Hello,

I’m running DQN on a `Tuple([Box(shape=(1,)), Discrete(n=2)])`

action space. If I bucketise the continuous action as `Discrete(n=11)`

(say) and I make the action space the product of both discrete spaces, it becomes `Discrete(n=22)`

. In that case, RLlib uses the `Categorical`

TF action distribution and it runs.

I would now like to override the `Categorical`

's sampling operator and basically use the `(batch_size, 22)`

tensor to output the continuous action and the discrete action. I subclassed `Categorical`

and used a custom action distribution that does just that (note that the policy object also needs to be subclassed so that in `get_distribution_inputs_and_class`

we use the right distribution).

In particular, when I print the sampled tensor in my custom `_build_sample_op`

and `deterministic_sample`

functions, I get the expected (and desired) shape `(batch_size, 2)`

. However, the environment step function still receives an integer between 0 and 21, meaning that the custom sampling is not used.

I think it is also worth mentioning that since RLlib first creates a fake action based on the action space to get things started, I change the received action `x`

in `logp`

as `tf.zeros_like(x)`

.

Is there something I’m missing, e.g something in the rollout worker or the sample batch?

Thanks a lot!

◆ **GIVEN TASK 1**
In the forum post, what shape does the sampled tensor have when it is printed inside the custom sampling functions?
The forum post and the rows have no connection to each other.

◆ **MATERIAL FOR THIS EXERCISE**

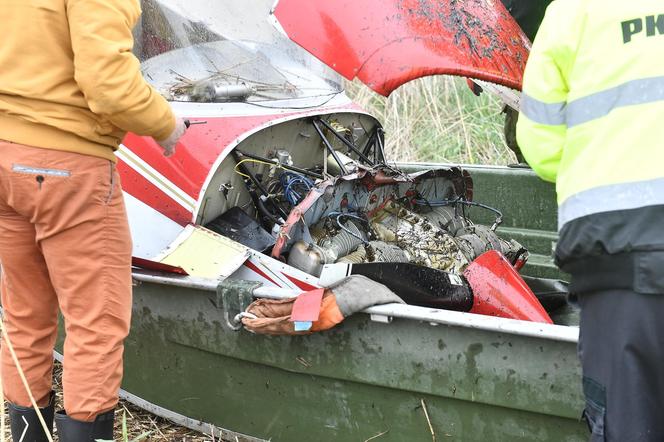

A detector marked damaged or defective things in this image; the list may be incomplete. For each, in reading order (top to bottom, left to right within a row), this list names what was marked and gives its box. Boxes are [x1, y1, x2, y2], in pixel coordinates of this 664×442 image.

crashed red airplane [122, 0, 552, 324]
crumpled aircraft panel [272, 0, 532, 96]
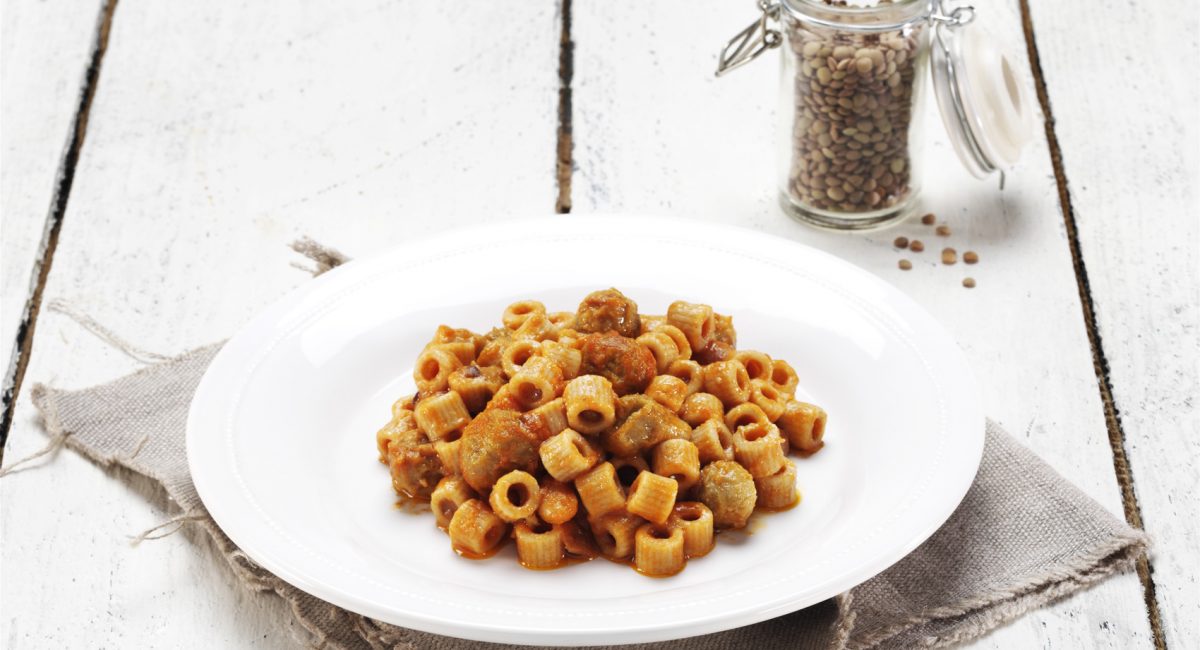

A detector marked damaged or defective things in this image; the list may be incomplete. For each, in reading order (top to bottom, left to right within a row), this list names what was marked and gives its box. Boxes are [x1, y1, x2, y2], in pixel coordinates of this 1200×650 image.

chipped white paint [0, 0, 108, 407]
chipped white paint [0, 2, 559, 647]
chipped white paint [568, 0, 1152, 647]
chipped white paint [1027, 0, 1200, 647]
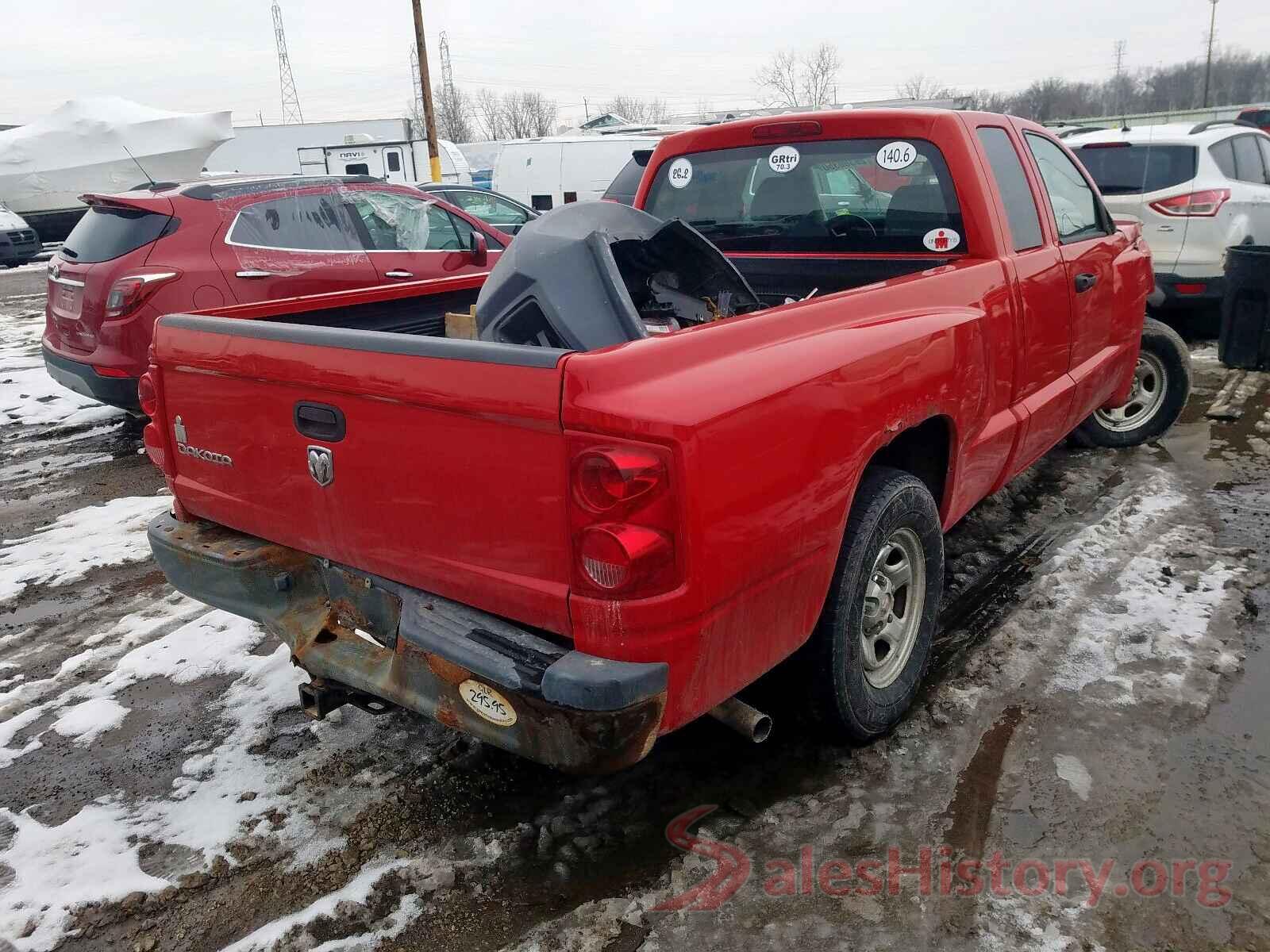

◆ **GIVEN TASK 2**
Transcribe the rows, starting with the line that contains "this 1200×650 image." and going on through the end of the rows. Leave the pictures out of your answer.

◆ **WRITTEN REPLY 1**
`(batch_size, 2)`

◆ **WRITTEN REPLY 2**
A detector marked damaged or defective things in this image; the list may be incomplete. For each, in reading order (top to bottom, left to right within a row), this list names what was marked and gives its box. Boxes are [x1, y1, x2, y2], in pixel coordinates of this 1200×650 image.

chipped white paint [0, 0, 108, 407]
chipped white paint [0, 2, 559, 647]
chipped white paint [568, 0, 1152, 647]
chipped white paint [1027, 0, 1200, 647]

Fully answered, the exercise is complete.